Sugar Labs/Background

< Sugar Labs
Revision as of 18:31, 31 May 2008 by Dfarning (talk | contribs) (Background moved to Sugar Labs/Background: move to sugar labs hierarchy.)

The past two-to-three years has seen the advent of a number of efforts to bring about a global transformation of education through the provision of connected “ultra-low-cost” laptop computers, notably the OLPC XO-1 laptop, the Intel Classmate, the ASUS EEE; the One2OneMate StudentMate, and, most recently, the HP Mini-Note and Elonex ONE. While there are distinctions between these various hardware offerings in terms of display quality, MIPS, power consumption, etc., each provides an agency through which positively impact learning, and consequently, everything that learning impacts, in particular, economic development.

These efforts, by both for-profit and not-for-profit organizations, are ultimately about giving children who don't have the opportunity for learning that opportunity: it's about access; it's about equity; and it's about giving the next generation of children in the developing world a bright and open future.

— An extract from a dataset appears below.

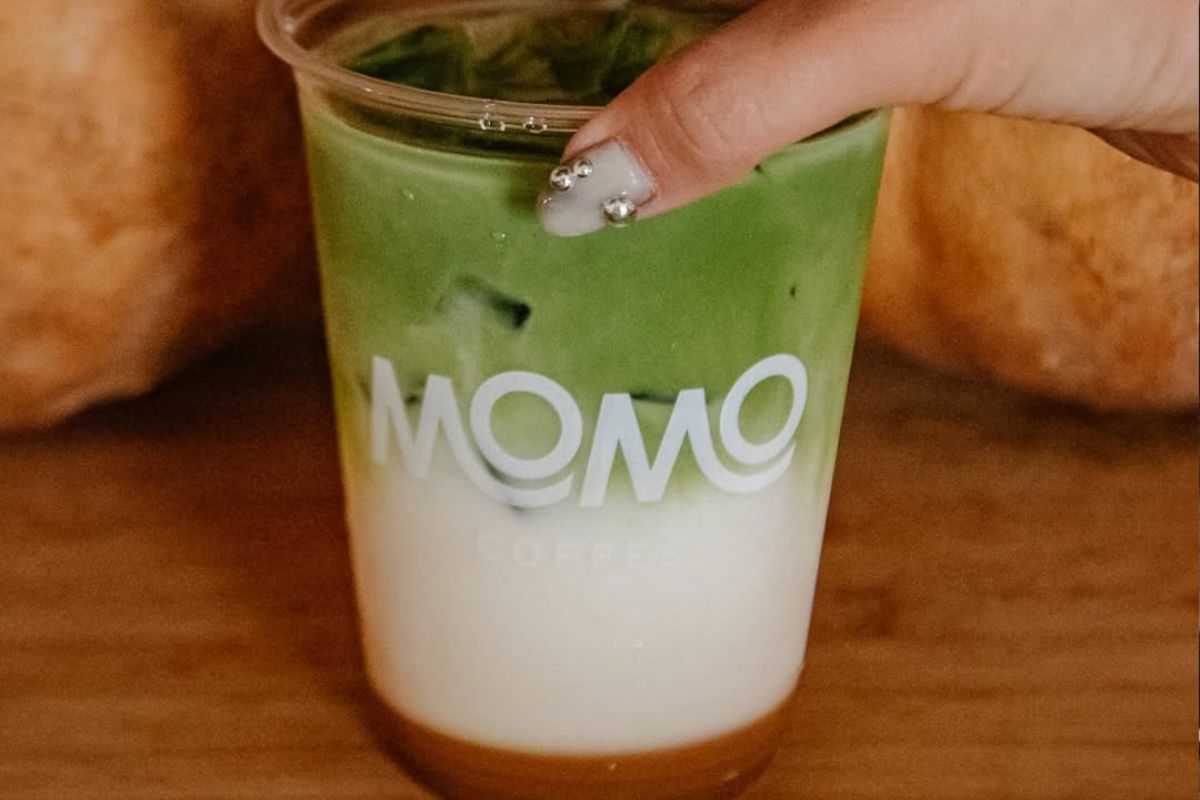 2. Momo Coffee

These efforts are predicated on the fact that children lack opportunity, not capability:

  1. High-quality education for every child is essential to facilitate an equitable and viable society;
  2. A connected laptop computer is the most powerful tool for knowledge creation;
  3. Access on a sufficient scale provides real benefits for learning because critical mass is necessary to establish a sustainable community.

A connected laptop is not in itself a cure to the problems of poverty and ignorance, but it is an agency through which children, their teachers, their families, and their communities can manufacture a cure. Computers are tools with which to think, sufficiently inexpensive to be used for work and play, drawing, writing, measuring, composing, editing, mathematical thinking, programming, communication, and sustainable economic development.

How big an opportunity is this? In just its first six months of mass production, One Laptop per Child Association shipped 0.5 million laptops. Other vendors are claiming sales at a similar volume. Unequivocally, a market for an ultra-low-cost laptop computer is only just emerging and with it comes an opportunity to impact learning. The challenge now is to engage more people in participating in this global learning initiative and to shape the initiative such that it has not just maximum reach, but also maximum impact.